El gobierno de los ricos nunca será el gobierno de los mejores, sino el de los más depredadores. En esos niveles la meritocracia no existe, es un invento de la derecha para justificar las desigualdades. Nadie gana miles de millones por sus méritos o su trabajo. Cuando no son fruto de la herencia de sus predecesores, que depredaron antes que ellos –y también cuando lo son–, se ganan o se aumentan quedándose con las plusvalías generadas por el trabajo de los demás, o mediante la especulación financiera.
Es evidente que la humanidad no está aún madura para una sociedad en la que cada uno aporte todo lo que pueda y reciba todo cuanto necesite. El egoísmo –casi siempre producto del miedo al futuro– demanda que el bienestar individual y familiar varíe de acuerdo con la cantidad y calidad del trabajo que cada persona aporte a la sociedad. Pero este planteamiento para ser justo exigiría partir de la misma línea de salida –lo que implicaría la supresión de la herencia–, y además no puede ser ilimitado, nadie puede aportar tanto que valga un millón de veces más que lo que aporta otro. Las diferencias de fortuna no se producen por la mayor o menor contribución a la sociedad, si fuera así los ricos serían los científicos, sino porque el sistema actual permite que algunos puedan ganar en unas horas decenas de millones sentados frente a un ordenador, por ejemplo especulando sobre los futuros del precio del café, que otros cultivarán con el sudor de su frente viviendo en condiciones precarias.

* [LISTADO]
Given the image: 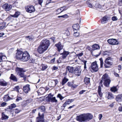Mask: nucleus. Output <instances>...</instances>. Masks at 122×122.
Listing matches in <instances>:
<instances>
[{
	"instance_id": "35",
	"label": "nucleus",
	"mask_w": 122,
	"mask_h": 122,
	"mask_svg": "<svg viewBox=\"0 0 122 122\" xmlns=\"http://www.w3.org/2000/svg\"><path fill=\"white\" fill-rule=\"evenodd\" d=\"M20 89L19 87V86H16L14 88V90L20 93H22L21 92H20L19 90Z\"/></svg>"
},
{
	"instance_id": "13",
	"label": "nucleus",
	"mask_w": 122,
	"mask_h": 122,
	"mask_svg": "<svg viewBox=\"0 0 122 122\" xmlns=\"http://www.w3.org/2000/svg\"><path fill=\"white\" fill-rule=\"evenodd\" d=\"M23 90L26 93H27L30 91V85L28 84L26 85L23 87Z\"/></svg>"
},
{
	"instance_id": "42",
	"label": "nucleus",
	"mask_w": 122,
	"mask_h": 122,
	"mask_svg": "<svg viewBox=\"0 0 122 122\" xmlns=\"http://www.w3.org/2000/svg\"><path fill=\"white\" fill-rule=\"evenodd\" d=\"M61 17H62L63 18H67L68 17V16L67 15L65 14L63 15L58 16V18Z\"/></svg>"
},
{
	"instance_id": "36",
	"label": "nucleus",
	"mask_w": 122,
	"mask_h": 122,
	"mask_svg": "<svg viewBox=\"0 0 122 122\" xmlns=\"http://www.w3.org/2000/svg\"><path fill=\"white\" fill-rule=\"evenodd\" d=\"M6 23L5 22H3L0 25V30L3 29L5 26Z\"/></svg>"
},
{
	"instance_id": "47",
	"label": "nucleus",
	"mask_w": 122,
	"mask_h": 122,
	"mask_svg": "<svg viewBox=\"0 0 122 122\" xmlns=\"http://www.w3.org/2000/svg\"><path fill=\"white\" fill-rule=\"evenodd\" d=\"M65 34L67 36H69L70 34L68 30H66V32L65 33Z\"/></svg>"
},
{
	"instance_id": "46",
	"label": "nucleus",
	"mask_w": 122,
	"mask_h": 122,
	"mask_svg": "<svg viewBox=\"0 0 122 122\" xmlns=\"http://www.w3.org/2000/svg\"><path fill=\"white\" fill-rule=\"evenodd\" d=\"M69 54V53L68 51H64L63 53L61 54L67 56Z\"/></svg>"
},
{
	"instance_id": "14",
	"label": "nucleus",
	"mask_w": 122,
	"mask_h": 122,
	"mask_svg": "<svg viewBox=\"0 0 122 122\" xmlns=\"http://www.w3.org/2000/svg\"><path fill=\"white\" fill-rule=\"evenodd\" d=\"M26 9L27 12L30 13L32 12L35 10L34 7L32 5L27 6L26 8Z\"/></svg>"
},
{
	"instance_id": "16",
	"label": "nucleus",
	"mask_w": 122,
	"mask_h": 122,
	"mask_svg": "<svg viewBox=\"0 0 122 122\" xmlns=\"http://www.w3.org/2000/svg\"><path fill=\"white\" fill-rule=\"evenodd\" d=\"M66 74L68 72L70 73H72L73 72V67L68 66L66 68Z\"/></svg>"
},
{
	"instance_id": "30",
	"label": "nucleus",
	"mask_w": 122,
	"mask_h": 122,
	"mask_svg": "<svg viewBox=\"0 0 122 122\" xmlns=\"http://www.w3.org/2000/svg\"><path fill=\"white\" fill-rule=\"evenodd\" d=\"M68 81V79L66 78V77H64L62 80L61 84L62 85H64Z\"/></svg>"
},
{
	"instance_id": "34",
	"label": "nucleus",
	"mask_w": 122,
	"mask_h": 122,
	"mask_svg": "<svg viewBox=\"0 0 122 122\" xmlns=\"http://www.w3.org/2000/svg\"><path fill=\"white\" fill-rule=\"evenodd\" d=\"M20 14V13L19 12H16L15 14L12 15L13 17H17Z\"/></svg>"
},
{
	"instance_id": "41",
	"label": "nucleus",
	"mask_w": 122,
	"mask_h": 122,
	"mask_svg": "<svg viewBox=\"0 0 122 122\" xmlns=\"http://www.w3.org/2000/svg\"><path fill=\"white\" fill-rule=\"evenodd\" d=\"M62 54V56L60 57L61 61H62L63 59H65L66 57L65 55H64L63 54Z\"/></svg>"
},
{
	"instance_id": "43",
	"label": "nucleus",
	"mask_w": 122,
	"mask_h": 122,
	"mask_svg": "<svg viewBox=\"0 0 122 122\" xmlns=\"http://www.w3.org/2000/svg\"><path fill=\"white\" fill-rule=\"evenodd\" d=\"M113 59L110 57H107L106 58L105 61H112Z\"/></svg>"
},
{
	"instance_id": "51",
	"label": "nucleus",
	"mask_w": 122,
	"mask_h": 122,
	"mask_svg": "<svg viewBox=\"0 0 122 122\" xmlns=\"http://www.w3.org/2000/svg\"><path fill=\"white\" fill-rule=\"evenodd\" d=\"M38 4L41 5L42 3L43 2V0H37Z\"/></svg>"
},
{
	"instance_id": "6",
	"label": "nucleus",
	"mask_w": 122,
	"mask_h": 122,
	"mask_svg": "<svg viewBox=\"0 0 122 122\" xmlns=\"http://www.w3.org/2000/svg\"><path fill=\"white\" fill-rule=\"evenodd\" d=\"M38 117H37V122H47L46 121L44 120V115L43 113L39 112Z\"/></svg>"
},
{
	"instance_id": "49",
	"label": "nucleus",
	"mask_w": 122,
	"mask_h": 122,
	"mask_svg": "<svg viewBox=\"0 0 122 122\" xmlns=\"http://www.w3.org/2000/svg\"><path fill=\"white\" fill-rule=\"evenodd\" d=\"M15 113L16 114L18 113L20 111V110L18 109H15Z\"/></svg>"
},
{
	"instance_id": "50",
	"label": "nucleus",
	"mask_w": 122,
	"mask_h": 122,
	"mask_svg": "<svg viewBox=\"0 0 122 122\" xmlns=\"http://www.w3.org/2000/svg\"><path fill=\"white\" fill-rule=\"evenodd\" d=\"M57 11L58 12V13H57V14H59L62 12L61 10V9L60 8L58 9Z\"/></svg>"
},
{
	"instance_id": "63",
	"label": "nucleus",
	"mask_w": 122,
	"mask_h": 122,
	"mask_svg": "<svg viewBox=\"0 0 122 122\" xmlns=\"http://www.w3.org/2000/svg\"><path fill=\"white\" fill-rule=\"evenodd\" d=\"M34 60L33 59H30L29 61L30 63H33L34 62Z\"/></svg>"
},
{
	"instance_id": "58",
	"label": "nucleus",
	"mask_w": 122,
	"mask_h": 122,
	"mask_svg": "<svg viewBox=\"0 0 122 122\" xmlns=\"http://www.w3.org/2000/svg\"><path fill=\"white\" fill-rule=\"evenodd\" d=\"M67 104L65 103L63 104V106L61 107V109L64 110V109L65 107L66 106Z\"/></svg>"
},
{
	"instance_id": "7",
	"label": "nucleus",
	"mask_w": 122,
	"mask_h": 122,
	"mask_svg": "<svg viewBox=\"0 0 122 122\" xmlns=\"http://www.w3.org/2000/svg\"><path fill=\"white\" fill-rule=\"evenodd\" d=\"M53 95H52L51 93L50 94L48 95V100L49 102L52 103H56L57 102V100L56 99L55 97H53Z\"/></svg>"
},
{
	"instance_id": "29",
	"label": "nucleus",
	"mask_w": 122,
	"mask_h": 122,
	"mask_svg": "<svg viewBox=\"0 0 122 122\" xmlns=\"http://www.w3.org/2000/svg\"><path fill=\"white\" fill-rule=\"evenodd\" d=\"M47 68V66L46 65L43 64H42L40 67V68L42 71L45 70Z\"/></svg>"
},
{
	"instance_id": "59",
	"label": "nucleus",
	"mask_w": 122,
	"mask_h": 122,
	"mask_svg": "<svg viewBox=\"0 0 122 122\" xmlns=\"http://www.w3.org/2000/svg\"><path fill=\"white\" fill-rule=\"evenodd\" d=\"M112 97V95L111 94H108V99H111Z\"/></svg>"
},
{
	"instance_id": "17",
	"label": "nucleus",
	"mask_w": 122,
	"mask_h": 122,
	"mask_svg": "<svg viewBox=\"0 0 122 122\" xmlns=\"http://www.w3.org/2000/svg\"><path fill=\"white\" fill-rule=\"evenodd\" d=\"M55 45L57 48L58 51H60L63 48V46L61 44V43L60 42L56 44Z\"/></svg>"
},
{
	"instance_id": "19",
	"label": "nucleus",
	"mask_w": 122,
	"mask_h": 122,
	"mask_svg": "<svg viewBox=\"0 0 122 122\" xmlns=\"http://www.w3.org/2000/svg\"><path fill=\"white\" fill-rule=\"evenodd\" d=\"M92 50L94 51L96 50L99 49L100 48L99 45L97 44H95L92 46Z\"/></svg>"
},
{
	"instance_id": "61",
	"label": "nucleus",
	"mask_w": 122,
	"mask_h": 122,
	"mask_svg": "<svg viewBox=\"0 0 122 122\" xmlns=\"http://www.w3.org/2000/svg\"><path fill=\"white\" fill-rule=\"evenodd\" d=\"M97 7L101 9L102 8V6L99 4H97Z\"/></svg>"
},
{
	"instance_id": "21",
	"label": "nucleus",
	"mask_w": 122,
	"mask_h": 122,
	"mask_svg": "<svg viewBox=\"0 0 122 122\" xmlns=\"http://www.w3.org/2000/svg\"><path fill=\"white\" fill-rule=\"evenodd\" d=\"M0 85L3 86H5L7 85V83L3 79L0 80Z\"/></svg>"
},
{
	"instance_id": "45",
	"label": "nucleus",
	"mask_w": 122,
	"mask_h": 122,
	"mask_svg": "<svg viewBox=\"0 0 122 122\" xmlns=\"http://www.w3.org/2000/svg\"><path fill=\"white\" fill-rule=\"evenodd\" d=\"M82 61L84 65V68L85 69H86V63L87 61H86L84 60H83Z\"/></svg>"
},
{
	"instance_id": "53",
	"label": "nucleus",
	"mask_w": 122,
	"mask_h": 122,
	"mask_svg": "<svg viewBox=\"0 0 122 122\" xmlns=\"http://www.w3.org/2000/svg\"><path fill=\"white\" fill-rule=\"evenodd\" d=\"M66 7L64 6L60 8L61 9V10L62 12H63V11H65L66 10Z\"/></svg>"
},
{
	"instance_id": "9",
	"label": "nucleus",
	"mask_w": 122,
	"mask_h": 122,
	"mask_svg": "<svg viewBox=\"0 0 122 122\" xmlns=\"http://www.w3.org/2000/svg\"><path fill=\"white\" fill-rule=\"evenodd\" d=\"M91 67L93 71L96 72L98 71V68L96 61H95L92 63Z\"/></svg>"
},
{
	"instance_id": "26",
	"label": "nucleus",
	"mask_w": 122,
	"mask_h": 122,
	"mask_svg": "<svg viewBox=\"0 0 122 122\" xmlns=\"http://www.w3.org/2000/svg\"><path fill=\"white\" fill-rule=\"evenodd\" d=\"M12 98L10 97L8 95L4 96V100L5 102H7L11 99Z\"/></svg>"
},
{
	"instance_id": "40",
	"label": "nucleus",
	"mask_w": 122,
	"mask_h": 122,
	"mask_svg": "<svg viewBox=\"0 0 122 122\" xmlns=\"http://www.w3.org/2000/svg\"><path fill=\"white\" fill-rule=\"evenodd\" d=\"M73 101L72 100H68L65 103L67 105H69L73 102Z\"/></svg>"
},
{
	"instance_id": "3",
	"label": "nucleus",
	"mask_w": 122,
	"mask_h": 122,
	"mask_svg": "<svg viewBox=\"0 0 122 122\" xmlns=\"http://www.w3.org/2000/svg\"><path fill=\"white\" fill-rule=\"evenodd\" d=\"M16 70L18 72V74L19 76L23 78L24 81H27V76L23 72H25L26 71L24 70L23 68L17 67L16 68Z\"/></svg>"
},
{
	"instance_id": "44",
	"label": "nucleus",
	"mask_w": 122,
	"mask_h": 122,
	"mask_svg": "<svg viewBox=\"0 0 122 122\" xmlns=\"http://www.w3.org/2000/svg\"><path fill=\"white\" fill-rule=\"evenodd\" d=\"M57 97L59 98L60 100H61L63 99L64 97H62L61 94H59L57 96Z\"/></svg>"
},
{
	"instance_id": "18",
	"label": "nucleus",
	"mask_w": 122,
	"mask_h": 122,
	"mask_svg": "<svg viewBox=\"0 0 122 122\" xmlns=\"http://www.w3.org/2000/svg\"><path fill=\"white\" fill-rule=\"evenodd\" d=\"M38 110L40 111L39 112H40L41 113H43L44 115V112H45V107L44 106H41L38 107Z\"/></svg>"
},
{
	"instance_id": "11",
	"label": "nucleus",
	"mask_w": 122,
	"mask_h": 122,
	"mask_svg": "<svg viewBox=\"0 0 122 122\" xmlns=\"http://www.w3.org/2000/svg\"><path fill=\"white\" fill-rule=\"evenodd\" d=\"M107 42L110 44L112 45H117L119 43V42L114 39H111L107 40Z\"/></svg>"
},
{
	"instance_id": "4",
	"label": "nucleus",
	"mask_w": 122,
	"mask_h": 122,
	"mask_svg": "<svg viewBox=\"0 0 122 122\" xmlns=\"http://www.w3.org/2000/svg\"><path fill=\"white\" fill-rule=\"evenodd\" d=\"M30 58V56L28 52L26 51L23 53L21 60L23 61H28Z\"/></svg>"
},
{
	"instance_id": "52",
	"label": "nucleus",
	"mask_w": 122,
	"mask_h": 122,
	"mask_svg": "<svg viewBox=\"0 0 122 122\" xmlns=\"http://www.w3.org/2000/svg\"><path fill=\"white\" fill-rule=\"evenodd\" d=\"M112 20L113 21L116 20H117V18L116 16H113L112 17Z\"/></svg>"
},
{
	"instance_id": "64",
	"label": "nucleus",
	"mask_w": 122,
	"mask_h": 122,
	"mask_svg": "<svg viewBox=\"0 0 122 122\" xmlns=\"http://www.w3.org/2000/svg\"><path fill=\"white\" fill-rule=\"evenodd\" d=\"M119 4L120 5H122V0H119Z\"/></svg>"
},
{
	"instance_id": "62",
	"label": "nucleus",
	"mask_w": 122,
	"mask_h": 122,
	"mask_svg": "<svg viewBox=\"0 0 122 122\" xmlns=\"http://www.w3.org/2000/svg\"><path fill=\"white\" fill-rule=\"evenodd\" d=\"M87 5H88V6L90 8H92V4L90 3H88Z\"/></svg>"
},
{
	"instance_id": "20",
	"label": "nucleus",
	"mask_w": 122,
	"mask_h": 122,
	"mask_svg": "<svg viewBox=\"0 0 122 122\" xmlns=\"http://www.w3.org/2000/svg\"><path fill=\"white\" fill-rule=\"evenodd\" d=\"M75 74L78 76H80L81 74V71L78 68H76L75 69L74 71Z\"/></svg>"
},
{
	"instance_id": "1",
	"label": "nucleus",
	"mask_w": 122,
	"mask_h": 122,
	"mask_svg": "<svg viewBox=\"0 0 122 122\" xmlns=\"http://www.w3.org/2000/svg\"><path fill=\"white\" fill-rule=\"evenodd\" d=\"M93 116L89 113H84L81 114L76 117L77 120L80 122H86L92 119Z\"/></svg>"
},
{
	"instance_id": "55",
	"label": "nucleus",
	"mask_w": 122,
	"mask_h": 122,
	"mask_svg": "<svg viewBox=\"0 0 122 122\" xmlns=\"http://www.w3.org/2000/svg\"><path fill=\"white\" fill-rule=\"evenodd\" d=\"M83 54V53L82 52H81L80 53L78 54L76 56L78 57H81V56Z\"/></svg>"
},
{
	"instance_id": "5",
	"label": "nucleus",
	"mask_w": 122,
	"mask_h": 122,
	"mask_svg": "<svg viewBox=\"0 0 122 122\" xmlns=\"http://www.w3.org/2000/svg\"><path fill=\"white\" fill-rule=\"evenodd\" d=\"M47 49V48L40 44L38 47L37 51L40 54H41L43 53Z\"/></svg>"
},
{
	"instance_id": "25",
	"label": "nucleus",
	"mask_w": 122,
	"mask_h": 122,
	"mask_svg": "<svg viewBox=\"0 0 122 122\" xmlns=\"http://www.w3.org/2000/svg\"><path fill=\"white\" fill-rule=\"evenodd\" d=\"M116 100L118 102L122 101V95H117L116 97Z\"/></svg>"
},
{
	"instance_id": "32",
	"label": "nucleus",
	"mask_w": 122,
	"mask_h": 122,
	"mask_svg": "<svg viewBox=\"0 0 122 122\" xmlns=\"http://www.w3.org/2000/svg\"><path fill=\"white\" fill-rule=\"evenodd\" d=\"M9 117L8 116L5 115L4 113L3 112L2 113V119H7Z\"/></svg>"
},
{
	"instance_id": "54",
	"label": "nucleus",
	"mask_w": 122,
	"mask_h": 122,
	"mask_svg": "<svg viewBox=\"0 0 122 122\" xmlns=\"http://www.w3.org/2000/svg\"><path fill=\"white\" fill-rule=\"evenodd\" d=\"M22 99L21 97H17L16 99V102H18L19 101L21 100Z\"/></svg>"
},
{
	"instance_id": "22",
	"label": "nucleus",
	"mask_w": 122,
	"mask_h": 122,
	"mask_svg": "<svg viewBox=\"0 0 122 122\" xmlns=\"http://www.w3.org/2000/svg\"><path fill=\"white\" fill-rule=\"evenodd\" d=\"M10 79L16 82L17 81V79L16 77L13 74H11L10 77Z\"/></svg>"
},
{
	"instance_id": "12",
	"label": "nucleus",
	"mask_w": 122,
	"mask_h": 122,
	"mask_svg": "<svg viewBox=\"0 0 122 122\" xmlns=\"http://www.w3.org/2000/svg\"><path fill=\"white\" fill-rule=\"evenodd\" d=\"M2 7L6 11H9L12 8V6L10 4H5L2 6Z\"/></svg>"
},
{
	"instance_id": "8",
	"label": "nucleus",
	"mask_w": 122,
	"mask_h": 122,
	"mask_svg": "<svg viewBox=\"0 0 122 122\" xmlns=\"http://www.w3.org/2000/svg\"><path fill=\"white\" fill-rule=\"evenodd\" d=\"M40 44L48 49L50 45V42L49 40L45 39L42 41Z\"/></svg>"
},
{
	"instance_id": "48",
	"label": "nucleus",
	"mask_w": 122,
	"mask_h": 122,
	"mask_svg": "<svg viewBox=\"0 0 122 122\" xmlns=\"http://www.w3.org/2000/svg\"><path fill=\"white\" fill-rule=\"evenodd\" d=\"M79 34L78 32H74V35L76 37L78 36L79 35Z\"/></svg>"
},
{
	"instance_id": "23",
	"label": "nucleus",
	"mask_w": 122,
	"mask_h": 122,
	"mask_svg": "<svg viewBox=\"0 0 122 122\" xmlns=\"http://www.w3.org/2000/svg\"><path fill=\"white\" fill-rule=\"evenodd\" d=\"M109 20V18L107 16H105L103 17L101 21L102 22L103 24L105 23L106 21Z\"/></svg>"
},
{
	"instance_id": "38",
	"label": "nucleus",
	"mask_w": 122,
	"mask_h": 122,
	"mask_svg": "<svg viewBox=\"0 0 122 122\" xmlns=\"http://www.w3.org/2000/svg\"><path fill=\"white\" fill-rule=\"evenodd\" d=\"M27 39L29 40V41H32L33 39V37L31 36H27L25 37Z\"/></svg>"
},
{
	"instance_id": "15",
	"label": "nucleus",
	"mask_w": 122,
	"mask_h": 122,
	"mask_svg": "<svg viewBox=\"0 0 122 122\" xmlns=\"http://www.w3.org/2000/svg\"><path fill=\"white\" fill-rule=\"evenodd\" d=\"M104 65L105 67L107 68L111 66L113 64L112 61H105Z\"/></svg>"
},
{
	"instance_id": "28",
	"label": "nucleus",
	"mask_w": 122,
	"mask_h": 122,
	"mask_svg": "<svg viewBox=\"0 0 122 122\" xmlns=\"http://www.w3.org/2000/svg\"><path fill=\"white\" fill-rule=\"evenodd\" d=\"M90 78L85 77L84 79V82L86 84H88L90 83Z\"/></svg>"
},
{
	"instance_id": "60",
	"label": "nucleus",
	"mask_w": 122,
	"mask_h": 122,
	"mask_svg": "<svg viewBox=\"0 0 122 122\" xmlns=\"http://www.w3.org/2000/svg\"><path fill=\"white\" fill-rule=\"evenodd\" d=\"M55 58L53 59H52L50 61V62L51 63H53L55 61Z\"/></svg>"
},
{
	"instance_id": "31",
	"label": "nucleus",
	"mask_w": 122,
	"mask_h": 122,
	"mask_svg": "<svg viewBox=\"0 0 122 122\" xmlns=\"http://www.w3.org/2000/svg\"><path fill=\"white\" fill-rule=\"evenodd\" d=\"M109 52L107 51H103L102 53L103 55L104 56H109Z\"/></svg>"
},
{
	"instance_id": "57",
	"label": "nucleus",
	"mask_w": 122,
	"mask_h": 122,
	"mask_svg": "<svg viewBox=\"0 0 122 122\" xmlns=\"http://www.w3.org/2000/svg\"><path fill=\"white\" fill-rule=\"evenodd\" d=\"M6 102H3L1 104V106L2 107H4L6 105Z\"/></svg>"
},
{
	"instance_id": "2",
	"label": "nucleus",
	"mask_w": 122,
	"mask_h": 122,
	"mask_svg": "<svg viewBox=\"0 0 122 122\" xmlns=\"http://www.w3.org/2000/svg\"><path fill=\"white\" fill-rule=\"evenodd\" d=\"M103 81H104V83L105 86L107 87L109 86L111 80L107 74H105L103 76L102 80L100 83V85L102 87L103 86V85L102 84Z\"/></svg>"
},
{
	"instance_id": "39",
	"label": "nucleus",
	"mask_w": 122,
	"mask_h": 122,
	"mask_svg": "<svg viewBox=\"0 0 122 122\" xmlns=\"http://www.w3.org/2000/svg\"><path fill=\"white\" fill-rule=\"evenodd\" d=\"M99 60L100 61V67L101 68H102L103 67V59L102 58H101L99 59Z\"/></svg>"
},
{
	"instance_id": "33",
	"label": "nucleus",
	"mask_w": 122,
	"mask_h": 122,
	"mask_svg": "<svg viewBox=\"0 0 122 122\" xmlns=\"http://www.w3.org/2000/svg\"><path fill=\"white\" fill-rule=\"evenodd\" d=\"M16 107V104L13 103V104H11L10 106H9L8 107L9 109L12 110L15 107Z\"/></svg>"
},
{
	"instance_id": "37",
	"label": "nucleus",
	"mask_w": 122,
	"mask_h": 122,
	"mask_svg": "<svg viewBox=\"0 0 122 122\" xmlns=\"http://www.w3.org/2000/svg\"><path fill=\"white\" fill-rule=\"evenodd\" d=\"M111 90L112 92H115L117 90V88L116 87L114 86L111 88Z\"/></svg>"
},
{
	"instance_id": "24",
	"label": "nucleus",
	"mask_w": 122,
	"mask_h": 122,
	"mask_svg": "<svg viewBox=\"0 0 122 122\" xmlns=\"http://www.w3.org/2000/svg\"><path fill=\"white\" fill-rule=\"evenodd\" d=\"M72 27L73 29L74 30H74H79V29L80 26H79V24L77 23L74 25Z\"/></svg>"
},
{
	"instance_id": "56",
	"label": "nucleus",
	"mask_w": 122,
	"mask_h": 122,
	"mask_svg": "<svg viewBox=\"0 0 122 122\" xmlns=\"http://www.w3.org/2000/svg\"><path fill=\"white\" fill-rule=\"evenodd\" d=\"M67 85L71 87L72 84L71 82H68L67 84Z\"/></svg>"
},
{
	"instance_id": "27",
	"label": "nucleus",
	"mask_w": 122,
	"mask_h": 122,
	"mask_svg": "<svg viewBox=\"0 0 122 122\" xmlns=\"http://www.w3.org/2000/svg\"><path fill=\"white\" fill-rule=\"evenodd\" d=\"M100 85L98 86V92L99 95L100 97H101L102 96V94L101 92V86Z\"/></svg>"
},
{
	"instance_id": "10",
	"label": "nucleus",
	"mask_w": 122,
	"mask_h": 122,
	"mask_svg": "<svg viewBox=\"0 0 122 122\" xmlns=\"http://www.w3.org/2000/svg\"><path fill=\"white\" fill-rule=\"evenodd\" d=\"M23 52L17 49L16 53V57L17 59L21 60L23 54Z\"/></svg>"
}]
</instances>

* [TAREA REQUERIDA]
Copia el fragmento del pasaje que va desde "El gobierno de los ricos" hasta "la especulación financiera." y sustituye en él "meritocracia" por "igualdad de oportunidades". El listado no hace falta.

* [RESPUESTA]
El gobierno de los ricos nunca será el gobierno de los mejores, sino el de los más depredadores. En esos niveles la igualdad de oportunidades no existe, es un invento de la derecha para justificar las desigualdades. Nadie gana miles de millones por sus méritos o su trabajo. Cuando no son fruto de la herencia de sus predecesores, que depredaron antes que ellos –y también cuando lo son–, se ganan o se aumentan quedándose con las plusvalías generadas por el trabajo de los demás, o mediante la especulación financiera.